- **EXCERTO DO DOCUMENTO**
==================================================
HOMILIA DE SUA SANTIDADE BENTO XVI

Sexta-feira, 24 de Março de 2006

 

Venerados Cardeais
Patriarcas e Bispos
Ilustres Senhores e Senhoras
Amados irmãos e irmãs
!

Nesta vigília da solenidade da Anunciação do Senhor, o clima penitencial da Quaresma deixa espaço para a festa: de facto, hoje, o Colégio dos Cardeais enriquece-se com quinze novos cardeais. Antes de tudo, queridos Irmãos, a quem tive a alegria de criar Cardeais, é a vós que dirijo a minha saudação com profunda cordialidade, enquanto agradeço ao Cardeal William Joseph Levada pelos sentimentos e pensamentos que há pouco me expressou em nome de todos vós.
==================================================
- **DADOS REGISTADOS**
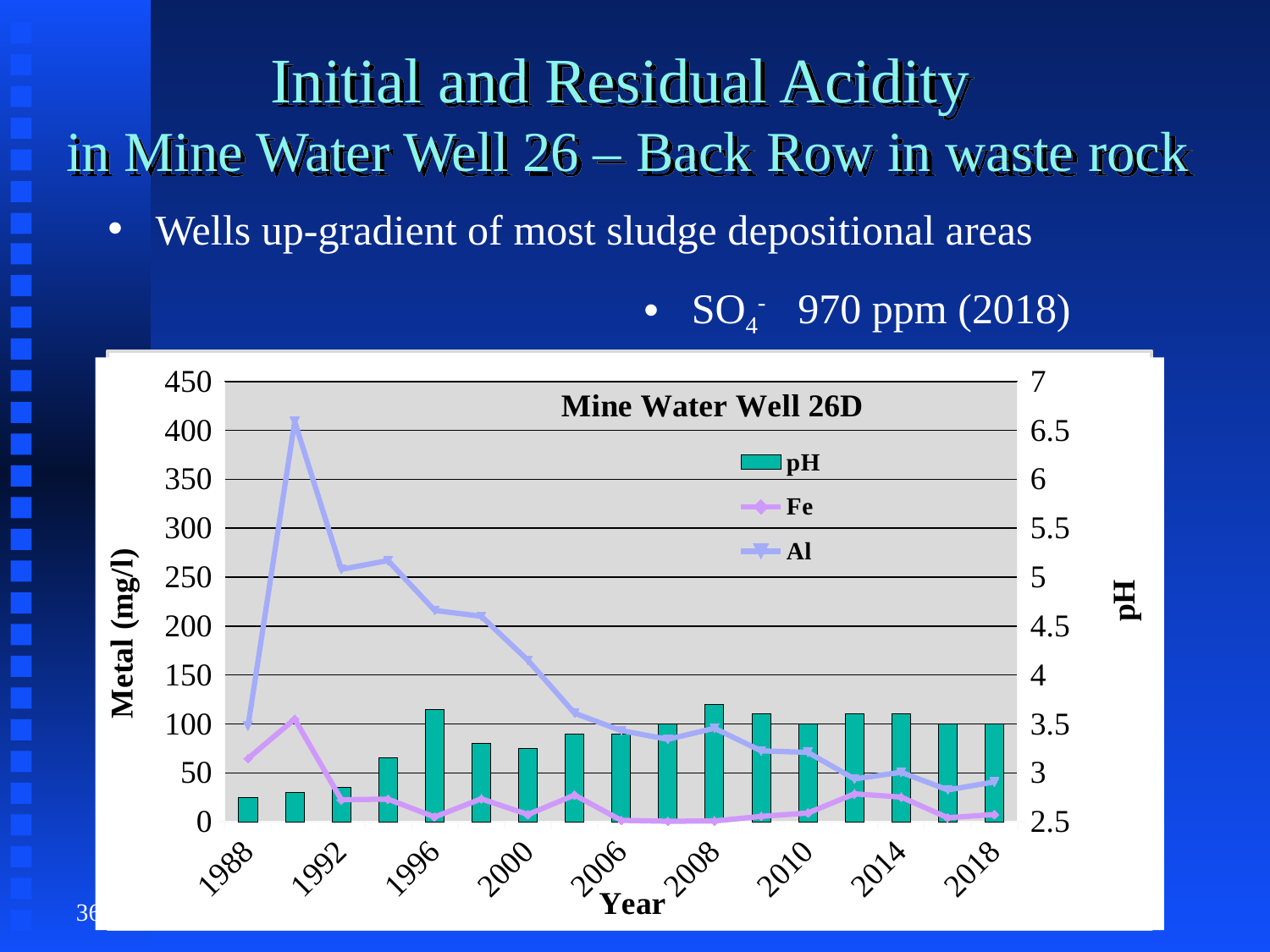
In 1996, which is higher, the Al value or the Fe value? Al Is the peak Al value (around 1990) greater or less than 350 mg/l? greater Is the Al value in 1996 greater or less than 200 mg/l? greater Is the Al value in 1988 greater or less than 150 mg/l? less What is the title of the chart on the slide? Mine Water Well 26D Which series in the chart is plotted as bars rather than a line? pH How many series does the chart legend list? 3 What kind of chart is shown on the slide? Combined bar and line chart Does the Al line generally rise or fall from 1990 to 2018? fall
==================================================
- **TAREFAS A REALIZAR**
a: Imprima o trecho da homilia que começa em "Sexta-feira, 24 de" e segue até "de todos vós.".
b: Segundo a homilia, com quantos novos cardeais se enriquece hoje o Colégio dos Cardeais?

- **RESULTADOS**
a:
Sexta-feira, 24 de Março de 2006

 

Venerados Cardeais
Patriarcas e Bispos
Ilustres Senhores e Senhoras
Amados irmãos e irmãs
!

Nesta vigília da solenidade da Anunciação do Senhor, o clima penitencial da Quaresma deixa espaço para a festa: de facto, hoje, o Colégio dos Cardeais enriquece-se com quinze novos cardeais. Antes de tudo, queridos Irmãos, a quem tive a alegria de criar Cardeais, é a vós que dirijo a minha saudação com profunda cordialidade, enquanto agradeço ao Cardeal William Joseph Levada pelos sentimentos e pensamentos que há pouco me expressou em nome de todos vós.

b: Quinze novos cardeais.